Dhaka, Bangladesh (BBN)– The Joint Venture (JV) of US oil company ConocoPhillips and Norway’s Statoil have been awarded the contract for oil and gas exploration in three deep-sea blocks in the Bay of Bengal.

Cabinet Committee on Economic Affairs (CCEA) on Wednesday gave nod to the proposal of the ConocoPhillips and Norway’s Statoil Joint Venture (JV).

Besides, the Cabinet Committee on Government Purchase (CCGP) approved the proposals for the appointment of consultants to construct two coal-based power plants in Cox’s Bazar,Mustafizur Rahman,Joint-Secretary of Cabinet Division, told reporters after the meetings.

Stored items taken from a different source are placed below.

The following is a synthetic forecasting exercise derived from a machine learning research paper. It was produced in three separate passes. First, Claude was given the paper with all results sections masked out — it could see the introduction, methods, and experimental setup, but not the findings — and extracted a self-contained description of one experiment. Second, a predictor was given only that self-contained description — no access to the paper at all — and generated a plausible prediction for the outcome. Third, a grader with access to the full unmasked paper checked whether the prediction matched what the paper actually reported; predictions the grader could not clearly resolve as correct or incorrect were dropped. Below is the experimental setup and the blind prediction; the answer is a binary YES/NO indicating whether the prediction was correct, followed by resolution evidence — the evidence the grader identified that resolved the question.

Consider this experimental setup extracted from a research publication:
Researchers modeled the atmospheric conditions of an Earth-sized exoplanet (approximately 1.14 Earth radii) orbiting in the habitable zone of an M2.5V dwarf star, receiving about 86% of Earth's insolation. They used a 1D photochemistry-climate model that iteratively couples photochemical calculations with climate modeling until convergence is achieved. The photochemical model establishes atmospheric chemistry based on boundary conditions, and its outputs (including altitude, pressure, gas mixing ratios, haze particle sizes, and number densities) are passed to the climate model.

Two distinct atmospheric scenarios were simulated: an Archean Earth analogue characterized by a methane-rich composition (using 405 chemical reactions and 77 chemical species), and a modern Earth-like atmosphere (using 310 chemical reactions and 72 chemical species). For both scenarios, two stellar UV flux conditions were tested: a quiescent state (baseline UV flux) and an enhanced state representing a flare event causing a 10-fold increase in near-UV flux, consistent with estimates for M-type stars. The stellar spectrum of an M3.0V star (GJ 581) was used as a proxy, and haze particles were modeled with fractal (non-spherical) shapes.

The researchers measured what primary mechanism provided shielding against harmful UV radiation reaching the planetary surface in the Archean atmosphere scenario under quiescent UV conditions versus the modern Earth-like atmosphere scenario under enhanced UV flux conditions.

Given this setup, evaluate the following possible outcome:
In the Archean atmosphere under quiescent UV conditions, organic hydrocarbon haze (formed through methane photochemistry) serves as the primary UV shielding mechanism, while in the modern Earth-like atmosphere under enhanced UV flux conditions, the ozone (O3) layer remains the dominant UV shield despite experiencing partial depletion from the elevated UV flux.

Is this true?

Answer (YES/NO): NO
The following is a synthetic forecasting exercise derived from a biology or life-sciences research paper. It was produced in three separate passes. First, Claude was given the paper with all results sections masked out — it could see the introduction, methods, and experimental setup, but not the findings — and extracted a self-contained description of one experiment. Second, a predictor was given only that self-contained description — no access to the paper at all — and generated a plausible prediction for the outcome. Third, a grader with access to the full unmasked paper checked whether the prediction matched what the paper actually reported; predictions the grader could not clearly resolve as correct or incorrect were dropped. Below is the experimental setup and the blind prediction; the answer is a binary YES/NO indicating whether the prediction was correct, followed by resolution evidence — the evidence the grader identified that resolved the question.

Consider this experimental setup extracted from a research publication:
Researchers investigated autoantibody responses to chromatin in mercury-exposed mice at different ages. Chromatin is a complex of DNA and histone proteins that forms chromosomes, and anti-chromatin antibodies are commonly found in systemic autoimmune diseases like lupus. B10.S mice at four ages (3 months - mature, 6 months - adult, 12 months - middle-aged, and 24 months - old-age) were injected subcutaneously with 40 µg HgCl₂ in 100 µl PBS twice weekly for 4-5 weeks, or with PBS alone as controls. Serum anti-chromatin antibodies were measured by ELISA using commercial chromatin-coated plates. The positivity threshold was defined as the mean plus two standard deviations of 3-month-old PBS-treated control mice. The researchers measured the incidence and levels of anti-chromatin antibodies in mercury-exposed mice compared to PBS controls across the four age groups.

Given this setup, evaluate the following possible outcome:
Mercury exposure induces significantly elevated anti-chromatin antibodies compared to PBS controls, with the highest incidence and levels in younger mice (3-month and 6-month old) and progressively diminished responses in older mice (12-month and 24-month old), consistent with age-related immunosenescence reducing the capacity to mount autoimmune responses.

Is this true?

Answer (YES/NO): NO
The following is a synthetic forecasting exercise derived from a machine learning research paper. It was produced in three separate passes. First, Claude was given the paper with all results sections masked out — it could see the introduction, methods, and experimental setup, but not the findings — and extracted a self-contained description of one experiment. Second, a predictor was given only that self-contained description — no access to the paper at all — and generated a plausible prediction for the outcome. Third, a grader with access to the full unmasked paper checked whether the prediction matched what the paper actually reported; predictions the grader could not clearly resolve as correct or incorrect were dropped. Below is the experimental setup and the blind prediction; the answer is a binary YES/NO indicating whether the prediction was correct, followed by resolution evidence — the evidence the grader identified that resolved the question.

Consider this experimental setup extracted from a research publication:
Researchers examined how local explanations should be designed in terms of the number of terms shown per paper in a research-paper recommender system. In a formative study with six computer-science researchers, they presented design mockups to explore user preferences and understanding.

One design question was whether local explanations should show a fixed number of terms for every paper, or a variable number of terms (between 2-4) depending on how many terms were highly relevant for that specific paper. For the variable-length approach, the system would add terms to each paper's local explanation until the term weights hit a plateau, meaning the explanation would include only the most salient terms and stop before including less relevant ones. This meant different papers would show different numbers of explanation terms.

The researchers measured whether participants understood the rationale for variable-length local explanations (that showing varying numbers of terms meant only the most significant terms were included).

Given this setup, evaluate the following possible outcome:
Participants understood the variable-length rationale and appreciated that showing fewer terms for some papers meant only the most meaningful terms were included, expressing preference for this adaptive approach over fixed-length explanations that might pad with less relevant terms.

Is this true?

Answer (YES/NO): NO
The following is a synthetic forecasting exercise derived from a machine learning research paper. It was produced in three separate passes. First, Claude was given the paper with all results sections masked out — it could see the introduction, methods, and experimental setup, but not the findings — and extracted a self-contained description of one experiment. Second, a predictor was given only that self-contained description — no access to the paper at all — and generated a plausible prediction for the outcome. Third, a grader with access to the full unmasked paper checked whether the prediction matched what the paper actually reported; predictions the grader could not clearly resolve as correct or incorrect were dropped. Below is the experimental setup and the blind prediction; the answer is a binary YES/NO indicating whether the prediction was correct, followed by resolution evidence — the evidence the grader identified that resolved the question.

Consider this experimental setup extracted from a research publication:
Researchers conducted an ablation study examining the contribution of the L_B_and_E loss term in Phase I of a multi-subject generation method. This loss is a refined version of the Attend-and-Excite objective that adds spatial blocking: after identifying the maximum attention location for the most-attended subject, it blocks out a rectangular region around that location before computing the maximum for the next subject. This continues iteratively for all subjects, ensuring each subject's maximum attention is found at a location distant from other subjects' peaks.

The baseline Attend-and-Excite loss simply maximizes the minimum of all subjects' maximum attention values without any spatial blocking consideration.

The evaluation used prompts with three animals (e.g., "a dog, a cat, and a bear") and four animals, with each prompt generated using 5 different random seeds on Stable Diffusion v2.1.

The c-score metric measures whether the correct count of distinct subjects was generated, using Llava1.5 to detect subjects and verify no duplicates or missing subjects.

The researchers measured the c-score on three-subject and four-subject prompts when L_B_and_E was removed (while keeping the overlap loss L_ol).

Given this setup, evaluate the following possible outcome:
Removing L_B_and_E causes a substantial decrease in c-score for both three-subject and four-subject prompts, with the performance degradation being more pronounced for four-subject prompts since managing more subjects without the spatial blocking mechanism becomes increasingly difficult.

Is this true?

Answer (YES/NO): NO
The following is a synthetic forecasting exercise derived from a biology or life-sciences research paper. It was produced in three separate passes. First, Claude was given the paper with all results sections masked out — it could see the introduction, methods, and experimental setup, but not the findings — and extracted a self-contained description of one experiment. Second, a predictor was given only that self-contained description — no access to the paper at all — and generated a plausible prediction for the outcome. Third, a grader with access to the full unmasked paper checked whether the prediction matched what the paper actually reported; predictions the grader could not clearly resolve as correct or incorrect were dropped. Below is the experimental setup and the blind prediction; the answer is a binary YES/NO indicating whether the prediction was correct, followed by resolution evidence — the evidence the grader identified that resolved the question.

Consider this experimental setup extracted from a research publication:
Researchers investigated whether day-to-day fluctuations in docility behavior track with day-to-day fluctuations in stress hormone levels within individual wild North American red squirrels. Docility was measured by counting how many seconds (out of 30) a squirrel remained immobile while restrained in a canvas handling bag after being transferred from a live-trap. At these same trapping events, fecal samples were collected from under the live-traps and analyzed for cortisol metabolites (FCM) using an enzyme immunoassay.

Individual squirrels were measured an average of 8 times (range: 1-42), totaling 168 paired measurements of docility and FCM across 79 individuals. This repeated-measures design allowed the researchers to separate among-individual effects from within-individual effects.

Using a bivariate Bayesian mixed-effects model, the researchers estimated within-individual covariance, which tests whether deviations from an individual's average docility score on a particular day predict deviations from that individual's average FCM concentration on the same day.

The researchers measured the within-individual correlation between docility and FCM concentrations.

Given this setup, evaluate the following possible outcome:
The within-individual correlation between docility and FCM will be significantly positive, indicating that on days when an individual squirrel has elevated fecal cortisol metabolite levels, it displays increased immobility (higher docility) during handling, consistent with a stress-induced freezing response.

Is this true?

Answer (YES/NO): NO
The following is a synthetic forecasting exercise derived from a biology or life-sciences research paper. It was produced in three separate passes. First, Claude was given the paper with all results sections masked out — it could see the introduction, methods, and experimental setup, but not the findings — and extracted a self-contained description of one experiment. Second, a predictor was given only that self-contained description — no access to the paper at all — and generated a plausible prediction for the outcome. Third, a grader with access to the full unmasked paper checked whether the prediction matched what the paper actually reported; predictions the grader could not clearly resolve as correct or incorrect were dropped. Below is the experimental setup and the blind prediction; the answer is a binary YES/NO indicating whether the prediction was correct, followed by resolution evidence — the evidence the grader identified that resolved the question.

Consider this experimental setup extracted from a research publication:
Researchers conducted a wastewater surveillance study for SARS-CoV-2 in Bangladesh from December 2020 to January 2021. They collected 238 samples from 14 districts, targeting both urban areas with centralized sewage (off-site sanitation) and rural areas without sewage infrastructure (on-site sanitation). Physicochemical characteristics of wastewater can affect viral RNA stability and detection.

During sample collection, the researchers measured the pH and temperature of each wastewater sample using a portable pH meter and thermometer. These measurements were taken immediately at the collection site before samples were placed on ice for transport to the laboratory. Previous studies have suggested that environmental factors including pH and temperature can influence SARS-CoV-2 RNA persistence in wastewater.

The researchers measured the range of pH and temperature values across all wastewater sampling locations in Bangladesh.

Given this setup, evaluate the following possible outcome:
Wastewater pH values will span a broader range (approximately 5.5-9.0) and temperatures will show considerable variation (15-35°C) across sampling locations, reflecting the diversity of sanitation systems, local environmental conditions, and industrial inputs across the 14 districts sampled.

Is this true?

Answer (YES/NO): NO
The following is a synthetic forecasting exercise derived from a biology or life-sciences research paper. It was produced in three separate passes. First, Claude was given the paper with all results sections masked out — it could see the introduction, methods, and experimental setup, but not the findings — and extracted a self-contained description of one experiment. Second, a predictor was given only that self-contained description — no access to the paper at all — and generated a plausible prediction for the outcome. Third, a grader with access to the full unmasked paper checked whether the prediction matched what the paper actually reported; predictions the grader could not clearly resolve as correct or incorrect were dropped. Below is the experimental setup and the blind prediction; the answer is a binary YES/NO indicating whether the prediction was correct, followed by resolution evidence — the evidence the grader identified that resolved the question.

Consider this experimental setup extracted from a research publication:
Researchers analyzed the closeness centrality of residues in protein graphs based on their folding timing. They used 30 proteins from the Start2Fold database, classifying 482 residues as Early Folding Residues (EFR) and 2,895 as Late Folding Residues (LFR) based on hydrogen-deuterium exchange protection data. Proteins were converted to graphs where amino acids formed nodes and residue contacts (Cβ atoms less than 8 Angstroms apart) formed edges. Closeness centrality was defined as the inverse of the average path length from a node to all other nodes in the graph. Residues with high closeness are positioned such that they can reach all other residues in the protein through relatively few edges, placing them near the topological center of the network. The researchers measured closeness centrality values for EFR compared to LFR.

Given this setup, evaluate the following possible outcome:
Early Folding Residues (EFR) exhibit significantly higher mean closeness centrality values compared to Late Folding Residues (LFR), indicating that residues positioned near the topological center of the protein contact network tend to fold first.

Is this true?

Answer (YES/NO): YES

Both the CCGP and CCEA meetings were presided over by Finance Minister A M A Muhith at Cabinet Division.

Energy Division last week accepted a proposal of the state-owned Petrobangla to award all three deep sea blocks (DS-12, DS-16 and DS-21) to the ConocoPhillips and Norway’s Statoil JV.

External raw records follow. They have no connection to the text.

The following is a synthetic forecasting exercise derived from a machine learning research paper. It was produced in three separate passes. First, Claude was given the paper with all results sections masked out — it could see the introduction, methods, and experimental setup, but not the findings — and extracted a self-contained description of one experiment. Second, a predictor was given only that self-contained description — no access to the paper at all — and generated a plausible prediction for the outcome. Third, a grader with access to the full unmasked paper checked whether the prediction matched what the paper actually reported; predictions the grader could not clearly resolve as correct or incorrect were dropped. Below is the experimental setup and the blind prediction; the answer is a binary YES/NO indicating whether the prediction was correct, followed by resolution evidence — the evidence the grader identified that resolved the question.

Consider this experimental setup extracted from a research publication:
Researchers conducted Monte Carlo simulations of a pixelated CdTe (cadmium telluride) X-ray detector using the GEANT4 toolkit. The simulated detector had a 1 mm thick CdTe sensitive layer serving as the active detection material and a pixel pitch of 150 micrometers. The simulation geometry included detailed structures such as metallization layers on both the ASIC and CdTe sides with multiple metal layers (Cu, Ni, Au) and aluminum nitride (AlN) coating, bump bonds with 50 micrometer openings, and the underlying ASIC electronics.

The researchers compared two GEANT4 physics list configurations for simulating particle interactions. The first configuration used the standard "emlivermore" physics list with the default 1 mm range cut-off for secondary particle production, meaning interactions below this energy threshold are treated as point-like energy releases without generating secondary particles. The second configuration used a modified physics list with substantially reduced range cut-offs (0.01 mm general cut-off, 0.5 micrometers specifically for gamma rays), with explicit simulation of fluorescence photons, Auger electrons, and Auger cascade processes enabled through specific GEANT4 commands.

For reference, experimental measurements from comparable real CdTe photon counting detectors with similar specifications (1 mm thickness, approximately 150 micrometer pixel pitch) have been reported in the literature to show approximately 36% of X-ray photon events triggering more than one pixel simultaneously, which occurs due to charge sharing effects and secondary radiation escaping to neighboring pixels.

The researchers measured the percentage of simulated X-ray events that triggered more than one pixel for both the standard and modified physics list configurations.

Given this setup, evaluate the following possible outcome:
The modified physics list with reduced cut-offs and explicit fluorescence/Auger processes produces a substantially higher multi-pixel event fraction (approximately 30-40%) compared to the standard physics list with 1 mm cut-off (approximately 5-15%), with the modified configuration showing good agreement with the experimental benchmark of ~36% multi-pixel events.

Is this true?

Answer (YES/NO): NO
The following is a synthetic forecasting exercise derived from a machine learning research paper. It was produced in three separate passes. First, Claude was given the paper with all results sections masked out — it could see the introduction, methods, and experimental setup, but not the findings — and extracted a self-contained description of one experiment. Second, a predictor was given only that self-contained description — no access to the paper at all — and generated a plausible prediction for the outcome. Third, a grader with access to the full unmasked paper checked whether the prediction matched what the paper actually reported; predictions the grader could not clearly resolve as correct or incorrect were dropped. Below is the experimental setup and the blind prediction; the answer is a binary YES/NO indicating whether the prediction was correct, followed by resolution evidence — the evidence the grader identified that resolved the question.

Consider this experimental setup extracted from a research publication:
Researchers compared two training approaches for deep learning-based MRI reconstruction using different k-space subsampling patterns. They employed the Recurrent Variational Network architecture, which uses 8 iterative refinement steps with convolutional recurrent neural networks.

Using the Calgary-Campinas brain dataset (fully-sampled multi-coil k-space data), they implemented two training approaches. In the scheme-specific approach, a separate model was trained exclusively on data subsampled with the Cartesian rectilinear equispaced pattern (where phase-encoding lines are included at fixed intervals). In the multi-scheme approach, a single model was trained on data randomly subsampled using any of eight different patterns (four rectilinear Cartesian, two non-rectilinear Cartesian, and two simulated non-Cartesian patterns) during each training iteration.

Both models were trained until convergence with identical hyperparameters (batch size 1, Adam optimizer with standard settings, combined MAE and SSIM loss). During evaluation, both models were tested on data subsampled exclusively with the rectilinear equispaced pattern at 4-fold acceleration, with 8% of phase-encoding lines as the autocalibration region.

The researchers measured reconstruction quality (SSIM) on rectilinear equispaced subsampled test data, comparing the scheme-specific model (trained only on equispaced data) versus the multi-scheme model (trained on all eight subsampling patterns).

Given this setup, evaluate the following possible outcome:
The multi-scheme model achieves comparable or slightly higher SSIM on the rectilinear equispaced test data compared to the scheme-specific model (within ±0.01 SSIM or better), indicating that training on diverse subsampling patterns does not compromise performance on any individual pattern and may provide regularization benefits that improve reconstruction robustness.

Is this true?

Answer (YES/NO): YES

The Petrobangla invited international bidding in 2012 for the deep sea blocks. ConocoPhillips tied up with Norwegian Statoil to form a joint venture (JV) company-named “ConocoPhillips Asia Pacific New Venture and Statoil ASA” and submitted bids for the three gas blocks. They inked production sharing contract (PSC) under Bangladesh Off-shore bidding round 2012.

In its bids, the US-Norwegian JV has offered drilling of one mandatory well in each deep sea block besides conducting a 872-775 line kilometer 2D seismic survey for each block in its eight years of exploration.

About the coal-based power plants, Rahman said that STEAG Energy Services Limited of India was appointed as the consultant by the CCGP for Taka 20.50 crore for constructing two coal-based power plants at Maheshkhali in Cox’s Bazar.

He said the CCGP also gave nod to two procurement proposals of Local Government Division under two packages involving Taka 66.29 crore. EPTISA Services of Spain along with its two local agents K S Consultant Limited and BCL Access Limited won the work.

Rahman said a revised financial proposal of Clean Air and Sustainable Environment Project was approved by the CCGP involving BDT 2.181 million. The actual cost of the project was BDT 1.762 million. MinConsult of Malaysia and its local partner Modern Engineers has been implementing the project.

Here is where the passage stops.